## Stated task
Quote exactly the lines running from the line with "How much space" to the end of the entries, including both, and nothing else.

Excerpts from a spatial dataset
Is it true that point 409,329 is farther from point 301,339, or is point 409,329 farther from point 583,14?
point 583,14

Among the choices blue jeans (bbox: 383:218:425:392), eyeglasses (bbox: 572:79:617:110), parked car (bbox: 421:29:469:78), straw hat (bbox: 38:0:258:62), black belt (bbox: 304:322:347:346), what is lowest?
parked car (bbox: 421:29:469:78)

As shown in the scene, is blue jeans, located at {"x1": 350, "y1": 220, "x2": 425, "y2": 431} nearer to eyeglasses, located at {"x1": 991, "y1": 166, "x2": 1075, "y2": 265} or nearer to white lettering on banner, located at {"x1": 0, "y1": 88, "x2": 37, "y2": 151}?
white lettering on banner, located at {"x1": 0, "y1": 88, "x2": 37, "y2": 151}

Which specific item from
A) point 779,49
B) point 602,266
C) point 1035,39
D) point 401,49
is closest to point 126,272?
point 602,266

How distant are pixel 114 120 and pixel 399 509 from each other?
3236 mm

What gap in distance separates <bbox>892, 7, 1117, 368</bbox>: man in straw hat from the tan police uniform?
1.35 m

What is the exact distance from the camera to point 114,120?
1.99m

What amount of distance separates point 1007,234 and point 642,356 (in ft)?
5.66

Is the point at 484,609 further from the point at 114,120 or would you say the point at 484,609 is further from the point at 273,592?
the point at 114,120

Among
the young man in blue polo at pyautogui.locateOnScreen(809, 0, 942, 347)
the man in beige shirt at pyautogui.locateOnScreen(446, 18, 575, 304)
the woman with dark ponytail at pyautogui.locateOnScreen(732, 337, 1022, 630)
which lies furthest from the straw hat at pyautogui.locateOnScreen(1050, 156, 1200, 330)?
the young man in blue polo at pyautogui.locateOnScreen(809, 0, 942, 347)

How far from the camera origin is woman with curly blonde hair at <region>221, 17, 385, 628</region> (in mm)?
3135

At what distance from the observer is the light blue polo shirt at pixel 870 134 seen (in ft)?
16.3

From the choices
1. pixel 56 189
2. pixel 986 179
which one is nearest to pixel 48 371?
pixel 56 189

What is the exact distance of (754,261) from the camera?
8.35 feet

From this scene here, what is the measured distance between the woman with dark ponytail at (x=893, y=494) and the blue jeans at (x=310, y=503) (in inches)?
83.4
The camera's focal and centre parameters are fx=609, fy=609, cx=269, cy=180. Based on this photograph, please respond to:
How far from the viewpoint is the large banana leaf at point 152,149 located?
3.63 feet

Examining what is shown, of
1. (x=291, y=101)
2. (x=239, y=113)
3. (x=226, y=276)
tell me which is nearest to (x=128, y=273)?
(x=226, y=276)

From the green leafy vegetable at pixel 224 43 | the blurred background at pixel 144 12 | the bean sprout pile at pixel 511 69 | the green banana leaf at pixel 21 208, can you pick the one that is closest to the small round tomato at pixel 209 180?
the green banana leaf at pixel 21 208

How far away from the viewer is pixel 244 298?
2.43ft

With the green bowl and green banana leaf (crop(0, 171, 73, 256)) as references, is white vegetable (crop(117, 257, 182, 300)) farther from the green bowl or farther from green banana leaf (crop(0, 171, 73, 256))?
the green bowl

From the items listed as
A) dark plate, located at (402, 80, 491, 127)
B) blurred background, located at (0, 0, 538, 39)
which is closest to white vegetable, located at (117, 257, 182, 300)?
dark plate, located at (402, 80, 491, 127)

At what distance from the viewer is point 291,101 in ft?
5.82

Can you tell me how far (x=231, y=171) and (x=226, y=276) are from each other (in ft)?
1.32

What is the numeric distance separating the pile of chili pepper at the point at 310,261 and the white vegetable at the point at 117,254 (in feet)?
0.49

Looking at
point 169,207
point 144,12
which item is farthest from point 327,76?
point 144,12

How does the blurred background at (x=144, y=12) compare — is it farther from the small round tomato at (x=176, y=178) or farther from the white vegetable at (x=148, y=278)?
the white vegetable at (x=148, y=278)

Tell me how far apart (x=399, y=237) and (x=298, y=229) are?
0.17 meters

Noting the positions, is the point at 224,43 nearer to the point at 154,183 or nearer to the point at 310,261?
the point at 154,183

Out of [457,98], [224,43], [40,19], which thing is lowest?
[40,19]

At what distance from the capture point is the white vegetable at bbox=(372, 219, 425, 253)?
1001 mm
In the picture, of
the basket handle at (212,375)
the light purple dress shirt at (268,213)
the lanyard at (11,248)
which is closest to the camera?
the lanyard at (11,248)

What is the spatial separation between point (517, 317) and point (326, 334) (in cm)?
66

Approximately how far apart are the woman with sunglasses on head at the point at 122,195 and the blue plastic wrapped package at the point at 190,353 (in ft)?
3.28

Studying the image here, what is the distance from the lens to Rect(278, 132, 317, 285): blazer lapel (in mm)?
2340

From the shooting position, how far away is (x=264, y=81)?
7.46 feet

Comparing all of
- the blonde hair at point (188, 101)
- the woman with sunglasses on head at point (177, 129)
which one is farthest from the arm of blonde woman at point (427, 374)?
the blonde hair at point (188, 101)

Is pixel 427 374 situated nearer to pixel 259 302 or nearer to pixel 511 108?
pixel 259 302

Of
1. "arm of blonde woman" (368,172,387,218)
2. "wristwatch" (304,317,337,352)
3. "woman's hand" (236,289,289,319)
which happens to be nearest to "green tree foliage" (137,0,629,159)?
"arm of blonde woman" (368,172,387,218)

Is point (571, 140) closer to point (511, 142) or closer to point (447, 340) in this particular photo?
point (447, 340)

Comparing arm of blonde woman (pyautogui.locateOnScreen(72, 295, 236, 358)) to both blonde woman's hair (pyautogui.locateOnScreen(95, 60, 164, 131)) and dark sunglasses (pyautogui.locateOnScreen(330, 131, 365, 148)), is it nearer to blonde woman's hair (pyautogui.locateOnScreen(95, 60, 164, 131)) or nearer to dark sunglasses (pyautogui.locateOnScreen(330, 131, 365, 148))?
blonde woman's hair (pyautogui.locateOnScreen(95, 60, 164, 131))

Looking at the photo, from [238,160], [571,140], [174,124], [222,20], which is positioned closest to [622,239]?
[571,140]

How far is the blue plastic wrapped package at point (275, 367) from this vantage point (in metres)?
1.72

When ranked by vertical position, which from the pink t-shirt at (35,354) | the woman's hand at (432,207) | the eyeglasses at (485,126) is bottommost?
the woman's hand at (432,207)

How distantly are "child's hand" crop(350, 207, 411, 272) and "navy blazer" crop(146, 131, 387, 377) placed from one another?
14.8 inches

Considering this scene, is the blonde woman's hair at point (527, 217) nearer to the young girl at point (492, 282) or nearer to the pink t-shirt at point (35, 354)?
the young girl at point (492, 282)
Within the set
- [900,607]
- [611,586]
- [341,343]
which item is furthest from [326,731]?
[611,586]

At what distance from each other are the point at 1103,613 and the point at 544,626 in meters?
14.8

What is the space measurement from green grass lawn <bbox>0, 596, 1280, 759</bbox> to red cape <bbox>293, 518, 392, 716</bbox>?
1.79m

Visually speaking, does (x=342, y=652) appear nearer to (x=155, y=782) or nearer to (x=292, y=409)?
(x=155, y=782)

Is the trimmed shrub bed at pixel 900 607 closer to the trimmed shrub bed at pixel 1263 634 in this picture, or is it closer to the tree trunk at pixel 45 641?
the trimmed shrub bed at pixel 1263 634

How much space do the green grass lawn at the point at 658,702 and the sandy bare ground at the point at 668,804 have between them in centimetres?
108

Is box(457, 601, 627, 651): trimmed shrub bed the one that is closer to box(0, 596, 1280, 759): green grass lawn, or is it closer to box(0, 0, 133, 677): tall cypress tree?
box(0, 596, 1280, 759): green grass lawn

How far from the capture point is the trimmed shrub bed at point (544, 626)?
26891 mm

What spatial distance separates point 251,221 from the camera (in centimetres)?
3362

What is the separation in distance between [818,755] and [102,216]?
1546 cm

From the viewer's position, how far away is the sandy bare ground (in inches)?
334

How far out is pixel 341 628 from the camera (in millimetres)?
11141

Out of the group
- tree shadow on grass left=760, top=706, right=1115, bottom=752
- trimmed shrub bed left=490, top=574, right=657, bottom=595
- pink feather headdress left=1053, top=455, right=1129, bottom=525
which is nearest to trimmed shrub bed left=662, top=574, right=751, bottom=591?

## Task solution
How much space do the green grass lawn at the point at 658,702 and the sandy bare ground at the point at 668,804 have between them in centimetres?
108

Is box(457, 601, 627, 651): trimmed shrub bed the one that is closer to box(0, 596, 1280, 759): green grass lawn, or is it closer to box(0, 0, 133, 677): tall cypress tree?
box(0, 596, 1280, 759): green grass lawn

How far from the capture point is the trimmed shrub bed at point (544, 626)?
26891 mm

What spatial distance separates point 251,221 from the camera (in centimetres)?
3362

What is the separation in distance between [818,755] and [102,216]?
1546 cm

From the viewer's position, how far away is the sandy bare ground (in inches)?
334

How far out is pixel 341 628 from the camera (in millimetres)?
11141

Out of the group
- tree shadow on grass left=760, top=706, right=1115, bottom=752
- trimmed shrub bed left=490, top=574, right=657, bottom=595
- pink feather headdress left=1053, top=455, right=1129, bottom=525
which is nearest to trimmed shrub bed left=662, top=574, right=751, bottom=591?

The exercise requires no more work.